TU‐B‐204B‐01: A Novel Off‐Axis Scanning Method for Improved CBCT FOV and Reconstruction Using Compressed Sensing

Abstract

Purpose: Current on‐board imaging systems commonly used by modern linear accelerators have a limited field of view (FOV) for a cone‐beam CT (CBCT) scan, which is typically less than 50 cm. Consequently, truncation artifacts often occur for large patients. The goal of this work is to investigate a novel method to increase the FOV for current on‐board CBCT systems. Method: When a large patient is scanned with CBCT, any region outside the FOV is only partially sampled within a short range of projection angles, and at any other angles no x‐ray beams may pass through that region. To increase the sampling rate for the region outside the FOV, we have designed a new source trajectory by shifting the center of rotation during a CBCT scan. This resulted in a reduced sampling rate at the central area and increased sampling rate at the edges.
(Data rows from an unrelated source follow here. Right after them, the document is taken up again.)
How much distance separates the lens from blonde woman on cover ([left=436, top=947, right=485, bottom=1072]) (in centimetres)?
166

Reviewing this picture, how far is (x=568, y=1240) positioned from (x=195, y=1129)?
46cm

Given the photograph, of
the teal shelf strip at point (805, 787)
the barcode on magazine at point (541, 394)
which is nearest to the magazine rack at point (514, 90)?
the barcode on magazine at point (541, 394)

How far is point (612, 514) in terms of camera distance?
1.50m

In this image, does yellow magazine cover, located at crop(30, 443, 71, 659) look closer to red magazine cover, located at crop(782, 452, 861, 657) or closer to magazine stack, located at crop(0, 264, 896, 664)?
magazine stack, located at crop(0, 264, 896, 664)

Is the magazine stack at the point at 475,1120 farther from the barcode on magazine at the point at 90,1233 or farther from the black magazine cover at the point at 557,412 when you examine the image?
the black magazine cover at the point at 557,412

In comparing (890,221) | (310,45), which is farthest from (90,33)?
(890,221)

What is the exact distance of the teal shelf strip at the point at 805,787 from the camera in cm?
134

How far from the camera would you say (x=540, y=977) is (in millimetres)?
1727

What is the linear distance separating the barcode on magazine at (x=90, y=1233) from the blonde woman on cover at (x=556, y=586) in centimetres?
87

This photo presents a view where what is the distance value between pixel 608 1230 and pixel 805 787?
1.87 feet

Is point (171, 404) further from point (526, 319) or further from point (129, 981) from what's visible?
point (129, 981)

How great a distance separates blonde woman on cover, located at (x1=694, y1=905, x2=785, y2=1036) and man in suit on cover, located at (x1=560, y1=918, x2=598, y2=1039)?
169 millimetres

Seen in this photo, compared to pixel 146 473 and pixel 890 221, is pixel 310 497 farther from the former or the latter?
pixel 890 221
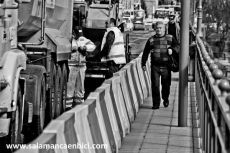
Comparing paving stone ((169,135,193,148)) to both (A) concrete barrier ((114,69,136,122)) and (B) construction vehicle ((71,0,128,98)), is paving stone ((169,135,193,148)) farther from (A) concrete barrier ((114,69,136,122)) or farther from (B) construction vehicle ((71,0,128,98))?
(B) construction vehicle ((71,0,128,98))

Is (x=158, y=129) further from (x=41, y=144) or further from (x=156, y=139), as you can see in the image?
(x=41, y=144)

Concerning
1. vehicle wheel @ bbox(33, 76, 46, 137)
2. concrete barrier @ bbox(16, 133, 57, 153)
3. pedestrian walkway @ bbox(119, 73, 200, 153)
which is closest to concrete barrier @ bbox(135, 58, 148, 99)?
pedestrian walkway @ bbox(119, 73, 200, 153)

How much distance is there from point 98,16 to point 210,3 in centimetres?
3318

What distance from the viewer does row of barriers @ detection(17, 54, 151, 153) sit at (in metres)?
6.12

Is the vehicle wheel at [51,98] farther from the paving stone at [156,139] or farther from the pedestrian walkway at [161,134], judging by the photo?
the paving stone at [156,139]

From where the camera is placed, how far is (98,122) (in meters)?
8.85

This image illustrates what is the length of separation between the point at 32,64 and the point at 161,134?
312 cm

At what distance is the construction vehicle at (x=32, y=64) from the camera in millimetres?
10734

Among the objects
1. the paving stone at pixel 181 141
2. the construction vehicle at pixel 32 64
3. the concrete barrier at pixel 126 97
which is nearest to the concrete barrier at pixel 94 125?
the construction vehicle at pixel 32 64

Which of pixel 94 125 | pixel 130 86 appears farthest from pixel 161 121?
pixel 94 125

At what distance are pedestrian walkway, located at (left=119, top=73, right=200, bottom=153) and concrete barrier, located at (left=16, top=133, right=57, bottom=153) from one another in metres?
4.72

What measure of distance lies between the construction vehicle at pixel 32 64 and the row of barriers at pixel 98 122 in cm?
143

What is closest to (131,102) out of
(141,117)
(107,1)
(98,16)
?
(141,117)

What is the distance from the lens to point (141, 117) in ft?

The tradeoff led to a more balanced sampling for an increased FOV. An iterative algorithm was also developed in order to reconstruct the CT image under the new sampling scheme using a compressed sensing technique. The method was validated by computer simulations for a Varian Trilogy CBCT system. A phantom created from CT images of a lung patient was used in the simulations. The isocenter movement followed a near‐ellipse trajectory while the x‐ray source/detector rotated around the object. Results: Under the clinical half‐fan settings with FOV of 45 cm, the truncation artifacts were tremendous for the simulated CBCT scanS. With the new scanning method, artifact‐free imageS can be obtained with the FOV as large as 75 cm. Conclusions: A novel CT scanning geometry was designed and tested, which can dramatically increase the FOV without significant compromise of the CBCT image quality.